══ Document extract ══
College-rock hero Evan Dando of the Lemonheads will tell his life story in a new memoir.

Dando’s Rumors of My Demise—named after a paraphrase of a famous Mark Twain quote—will tell the story of the Massachusetts singer-songwriter’s rise to fame with the alternative rock band, publisher Gallery Books said in a news release. No publication date for the book was given.

“The book…will chronicle Dando’s rise to fame, the fun that was had along the way, the inevitable fall, and its aftermath,” Gallery said. The book will be co-written with Jim Ruland, the music writer who recently collaborated with punk band Bad Religion on the book Do What You Want.

Dando co-founded the Lemonheads in 1986 with his friends at a Boston high school. The band broke out in 1992 with the album It’s a Shame About Ray, which spawned two hits: the title track as well as a cover of Simon Garfunkel’s Mrs. Robinson.
═══
** Study questions **
1 - List every title of a book, album or song that the news item about Evan Dando's memoir names.
2 - Pick up the news item about Evan Dando's memoir after its last sentence and continue it.
These rows come from a separate source and are unrelated to the news item about Evan Dando's memoir.
══ The data ══
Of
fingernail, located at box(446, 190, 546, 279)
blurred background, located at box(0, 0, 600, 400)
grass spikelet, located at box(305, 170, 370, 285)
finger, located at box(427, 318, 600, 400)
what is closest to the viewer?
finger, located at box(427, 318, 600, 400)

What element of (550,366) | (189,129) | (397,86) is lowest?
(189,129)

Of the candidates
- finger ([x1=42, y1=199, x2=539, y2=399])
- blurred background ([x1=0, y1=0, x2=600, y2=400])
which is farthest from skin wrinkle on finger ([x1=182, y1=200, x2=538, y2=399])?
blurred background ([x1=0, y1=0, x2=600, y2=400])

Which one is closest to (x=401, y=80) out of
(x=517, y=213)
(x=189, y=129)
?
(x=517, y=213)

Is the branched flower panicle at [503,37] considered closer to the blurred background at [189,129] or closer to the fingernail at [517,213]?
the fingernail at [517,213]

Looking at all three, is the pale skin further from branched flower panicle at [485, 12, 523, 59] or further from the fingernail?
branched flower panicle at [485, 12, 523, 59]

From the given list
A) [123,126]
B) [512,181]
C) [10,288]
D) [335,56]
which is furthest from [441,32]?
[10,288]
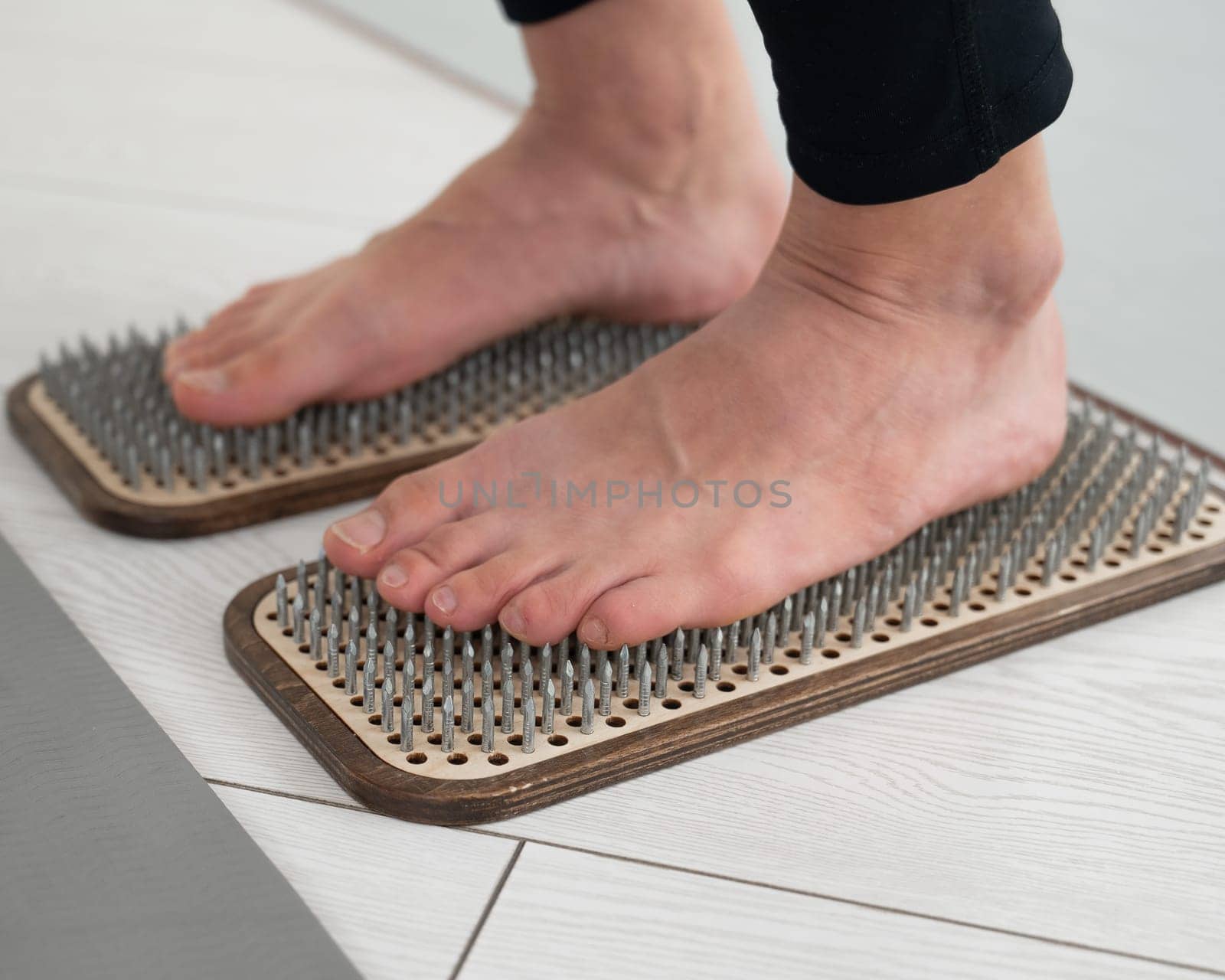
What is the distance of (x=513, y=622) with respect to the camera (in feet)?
2.83

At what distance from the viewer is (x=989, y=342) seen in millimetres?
1001

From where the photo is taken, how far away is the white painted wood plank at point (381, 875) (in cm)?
70

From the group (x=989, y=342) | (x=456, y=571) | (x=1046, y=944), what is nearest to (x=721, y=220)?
(x=989, y=342)

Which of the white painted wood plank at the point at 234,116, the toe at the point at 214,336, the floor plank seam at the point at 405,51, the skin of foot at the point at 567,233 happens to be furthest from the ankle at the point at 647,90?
the floor plank seam at the point at 405,51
═══
** Written answers **
1 - Rumors of My Demise, Do What You Want, It's a Shame About Ray, Mrs. Robinson

2 -
Gallery says the book will cover Dando’s “bacchanalian tours with the Lemonheads, two gold records, and…several lifetimes’ worth of drugs, sex, and parties” and will “set the record straight on everything the media got wrong and include never-before-told stories from the tumultuous band history to what it was like to be famous in the ’90s before the Internet turned everything toxic.”

“My life is a muddy river,” Dando said in a news release. “I thought I should add more dirt.”

Michael Schaub is a Texas-based journalist and regular contributor to NPR.